SAN DIEGO (KGTV) - Despite the clamoring from hundreds of people at a protest before its meeting and during public comment, the San Diego Unified School District's board is moving forward with a vaccine mandate.
"Tonight, I'm making a statement that we believe in the science, we believe in the process and we are serious about this and we want to protect children. And this is the first step,” Dr. Sharon Whitehurst-Payne, Board Vice President of San Diego Unified School District, said.
"I think it cannot be more clear that this is the right move,” Richard Barrera, President of San Diego Unified School District,
San Diego Unified would require all staff and employees to be fully vaccinated by Dec. 20. The plan on the district’s plan also says that it may take disciplinary action, “up to and including termination,” for those who don’t comply with the mandate.
Watch district officials discuss the vote on Wednesday:
The first stage for a student vaccination mandate is for those eligible 16 and older. These students would need to get the first dose by Nov. 29 and the second dose by the Dec. 20 deadline.
It was a unanimous vote from the board that doesn't come as a surprise for those who fought against the mandate.
"This did not feel like a discussion with San Diego Unified. I was actually on the line, called and there were technical difficulties, and I didn't even get to speak publicly during the public comment," Sharon McKeeman, Founder of Let Them Breathe, said. “Which is why parents don't feel heard when the meeting is virtual."

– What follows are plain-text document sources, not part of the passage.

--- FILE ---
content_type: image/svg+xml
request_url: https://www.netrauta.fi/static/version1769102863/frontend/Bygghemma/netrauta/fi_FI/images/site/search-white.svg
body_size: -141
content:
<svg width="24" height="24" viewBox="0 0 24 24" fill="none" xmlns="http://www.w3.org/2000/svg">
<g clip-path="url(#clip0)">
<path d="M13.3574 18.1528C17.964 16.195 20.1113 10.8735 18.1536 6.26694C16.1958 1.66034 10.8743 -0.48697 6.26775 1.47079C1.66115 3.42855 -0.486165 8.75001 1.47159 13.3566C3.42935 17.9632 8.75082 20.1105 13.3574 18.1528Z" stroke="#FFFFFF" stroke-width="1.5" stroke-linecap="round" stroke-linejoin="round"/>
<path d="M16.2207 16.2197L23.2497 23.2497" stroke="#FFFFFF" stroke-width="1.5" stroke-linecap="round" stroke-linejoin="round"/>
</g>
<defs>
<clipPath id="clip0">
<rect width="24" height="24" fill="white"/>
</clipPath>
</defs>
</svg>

SDUSD school board held the meeting virtually. When it came time for public comment on the item, there were more than 1650 people signed up to speak opposing the item with 83 requesting to speak in favor of it.
Barrera motioned to have the public comment for the agenda item concerning the vaccine mandate extended to an hour from the 20 minutes. He stated that individual agenda items typically have an allotted 20 minutes of public comment allowed and the board voted to approve the extension.
Even though there's been push back, the district hopes to have open communication with parents of students in the district following their decision. Barrera mentioned that having that level of communication with district families is critical as they move forward.
"We do not want to have at the end of moving this police forward, students who are not coming to school not because their parents made a clear choice not to have them vaccinated but because parents didn't get the right information either right time," Barrera said.
Though opponents of the mandate say this isn't their last stand despite the district making its stand on who must get their shots.
“Absolutely not. 'Let Them Breathe' is going to be moving forward with 'Let Them Choose' initiative to stand for choice,” McKeeman said. “They want to be able to make those choices themselves we're working with a winning legal team and we're going to be moving forward with legal action.”